そこに居たのは、観察対象その人エドワードであった。
私とジャンは咳払いをすると、すくっと立ち上がる。
「兄上、聞いていたんですね」
ジャンが苦笑いで答えた。
「何してたんだ?」
ワクワクと好奇心に輝く瞳を向けられ、その余りもの眩さに私は手で目を覆った。
「セシリア曰く、サバゲー? ごっこというものらしいです」
「そうなのか、セシリア」
キラキラビームが真っ直ぐ私の方を向く。
なるべく、違うところを見よう。
私は半ばジャンの顔を見るようにして、返事をした。
「まぁ、ほんの出来心というものだ。

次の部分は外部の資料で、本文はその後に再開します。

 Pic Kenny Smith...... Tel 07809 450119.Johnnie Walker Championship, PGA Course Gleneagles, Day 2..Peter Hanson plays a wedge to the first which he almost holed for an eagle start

それより、シド様が何か言いたげにしているが、いいのか?」
エドワードが「やりたい」と言い出す前に、私は話を変えた。
面倒臭いとか、面倒臭いとか、そんなことは思っていない。
「ん? なんだ、シド」
こてん、と首を傾げるエドワードに顔を真っ赤にさせて口をぱくぱくさせているシド様。
まるで鯉のようだ。
いや、実際に彼はエドワードに恋をしているのだろう。
彼からエドワードへと流れていくねっとりと甘い空気がそのことを雄弁に語っている。